Mumbai docs nabbed in kidney racket probe

MUMBAI • Indian police said yesterday that they have arrested the head of an upmarket hospital in Mumbai and four doctors on suspicion of organ trafficking.

Police reportedly stopped a kidney transplant procedure at the L. H. Hiranandani hospital after finding that documents showing the donor was married to the intended recipient were forged.

They said the woman giving up her kidney was being paid, according to the Press Trust of India news agency.

Organs can be donated only by close relatives or by non-relatives approved by a special committee in India, and buying or selling them is illegal.

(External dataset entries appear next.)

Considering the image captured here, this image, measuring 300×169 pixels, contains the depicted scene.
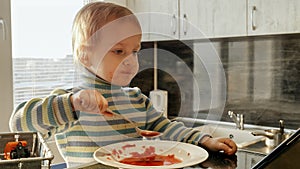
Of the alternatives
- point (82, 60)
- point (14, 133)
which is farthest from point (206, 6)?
point (14, 133)

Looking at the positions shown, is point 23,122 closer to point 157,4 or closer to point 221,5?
point 221,5

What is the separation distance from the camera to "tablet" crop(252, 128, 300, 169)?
0.47 meters

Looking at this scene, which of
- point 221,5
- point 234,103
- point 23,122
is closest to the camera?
point 23,122

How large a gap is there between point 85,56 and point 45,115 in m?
0.21

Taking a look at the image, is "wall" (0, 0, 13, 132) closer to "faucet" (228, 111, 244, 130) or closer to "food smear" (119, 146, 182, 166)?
"faucet" (228, 111, 244, 130)

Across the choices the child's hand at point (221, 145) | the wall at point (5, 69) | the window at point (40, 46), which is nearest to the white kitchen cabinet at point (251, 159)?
the child's hand at point (221, 145)

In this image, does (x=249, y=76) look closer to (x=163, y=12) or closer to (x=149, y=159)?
(x=163, y=12)

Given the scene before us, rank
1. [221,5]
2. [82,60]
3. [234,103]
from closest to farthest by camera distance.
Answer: [82,60], [221,5], [234,103]

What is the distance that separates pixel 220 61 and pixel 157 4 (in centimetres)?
50

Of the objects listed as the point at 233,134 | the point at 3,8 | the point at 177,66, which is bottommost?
the point at 233,134

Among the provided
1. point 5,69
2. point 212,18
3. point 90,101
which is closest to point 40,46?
point 5,69

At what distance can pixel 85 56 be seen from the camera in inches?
36.5

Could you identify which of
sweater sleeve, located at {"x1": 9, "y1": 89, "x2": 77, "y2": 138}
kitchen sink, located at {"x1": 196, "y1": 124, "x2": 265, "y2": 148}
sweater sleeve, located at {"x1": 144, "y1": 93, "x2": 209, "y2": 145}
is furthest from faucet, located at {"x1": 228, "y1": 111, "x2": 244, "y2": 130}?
sweater sleeve, located at {"x1": 9, "y1": 89, "x2": 77, "y2": 138}

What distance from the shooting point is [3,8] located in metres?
1.93
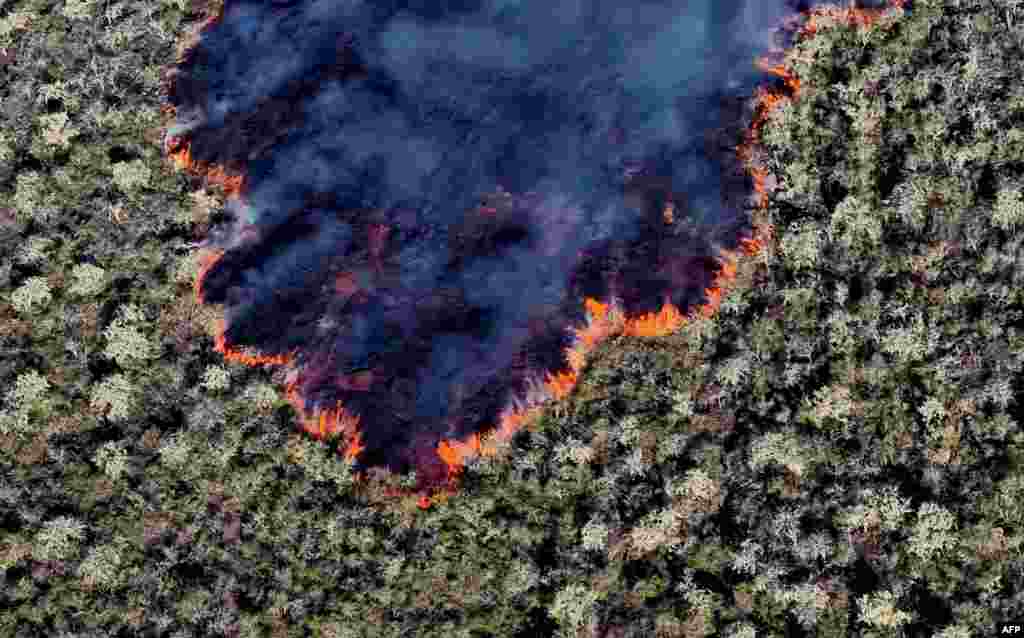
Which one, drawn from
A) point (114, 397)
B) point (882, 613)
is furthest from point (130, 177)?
point (882, 613)

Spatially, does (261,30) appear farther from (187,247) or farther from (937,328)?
(937,328)

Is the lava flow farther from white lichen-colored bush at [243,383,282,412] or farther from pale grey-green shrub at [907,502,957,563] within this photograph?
pale grey-green shrub at [907,502,957,563]

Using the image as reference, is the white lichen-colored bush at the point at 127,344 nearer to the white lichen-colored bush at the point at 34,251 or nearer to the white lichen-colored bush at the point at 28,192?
the white lichen-colored bush at the point at 34,251

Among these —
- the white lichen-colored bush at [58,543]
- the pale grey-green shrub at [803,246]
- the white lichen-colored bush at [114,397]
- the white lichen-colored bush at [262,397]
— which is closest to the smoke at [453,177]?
the white lichen-colored bush at [262,397]

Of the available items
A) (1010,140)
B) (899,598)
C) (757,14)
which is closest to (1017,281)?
(1010,140)

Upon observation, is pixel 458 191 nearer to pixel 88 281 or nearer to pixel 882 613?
pixel 88 281


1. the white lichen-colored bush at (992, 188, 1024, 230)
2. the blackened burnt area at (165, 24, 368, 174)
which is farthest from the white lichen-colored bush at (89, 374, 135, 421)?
the white lichen-colored bush at (992, 188, 1024, 230)
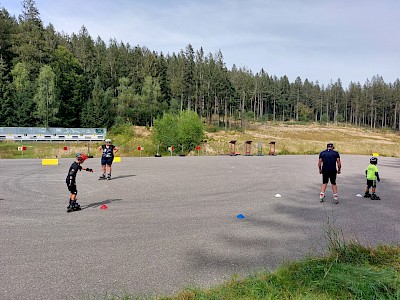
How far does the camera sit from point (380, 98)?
113188 millimetres

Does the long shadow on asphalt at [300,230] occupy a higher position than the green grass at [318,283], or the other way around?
the green grass at [318,283]

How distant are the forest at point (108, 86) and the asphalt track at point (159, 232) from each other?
4379 centimetres

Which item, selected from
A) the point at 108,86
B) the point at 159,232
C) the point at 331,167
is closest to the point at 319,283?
the point at 159,232

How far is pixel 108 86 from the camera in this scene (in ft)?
245

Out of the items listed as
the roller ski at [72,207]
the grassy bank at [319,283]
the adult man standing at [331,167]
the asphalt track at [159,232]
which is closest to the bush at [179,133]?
the asphalt track at [159,232]

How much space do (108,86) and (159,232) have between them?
72500mm

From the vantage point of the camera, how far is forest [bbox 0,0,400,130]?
5212 centimetres

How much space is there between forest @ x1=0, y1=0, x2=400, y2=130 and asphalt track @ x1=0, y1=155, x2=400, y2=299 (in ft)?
144

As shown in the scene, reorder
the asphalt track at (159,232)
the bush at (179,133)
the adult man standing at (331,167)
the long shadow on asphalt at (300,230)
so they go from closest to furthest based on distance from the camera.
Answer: the asphalt track at (159,232) → the long shadow on asphalt at (300,230) → the adult man standing at (331,167) → the bush at (179,133)

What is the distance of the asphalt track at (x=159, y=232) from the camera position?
485 cm

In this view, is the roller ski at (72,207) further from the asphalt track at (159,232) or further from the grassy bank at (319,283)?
the grassy bank at (319,283)

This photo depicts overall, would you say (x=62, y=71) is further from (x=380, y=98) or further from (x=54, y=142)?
(x=380, y=98)

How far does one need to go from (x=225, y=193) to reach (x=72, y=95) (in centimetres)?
5628

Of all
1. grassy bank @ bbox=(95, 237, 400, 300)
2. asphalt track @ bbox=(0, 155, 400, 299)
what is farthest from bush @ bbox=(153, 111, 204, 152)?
grassy bank @ bbox=(95, 237, 400, 300)
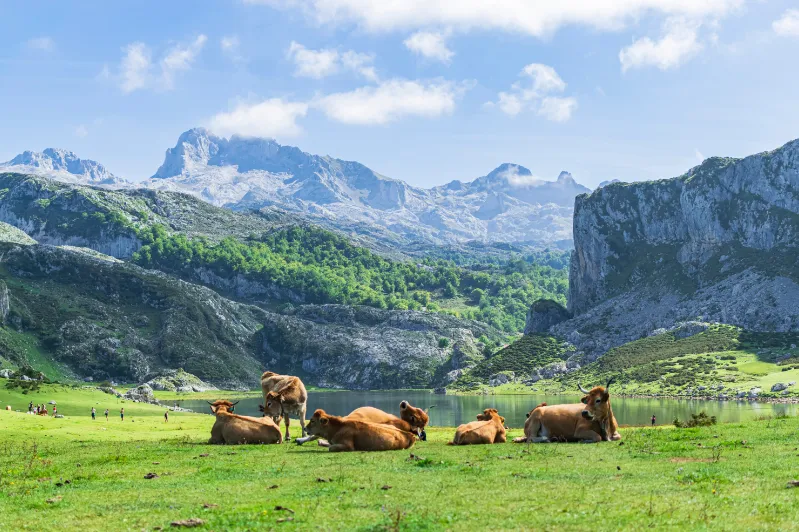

Mumbai police spokesman Ashok Dudhe said: "We have arrested the chief executive of L. H. Hiranandani hospital, Sujit Chatterjee, and four doctors."

They have been remanded in custody until Saturday, he added. It is not the first such case - in June, Indian police said they had uncovered an illegal organ donation racket run out of a top New Delhi hospital. That case also involved forged papers showing that the donors and the recipients were related.

Staff at the Apollo hospital were arrested, although its management denied any role and said it was the "victim of a well-orchestrated operation to cheat patients and the hospital".

Millions of Indians suffer from kidney disease, mostly because of high rates of diabetes. But a chronic shortage of organs available for transplant has fuelled a black market.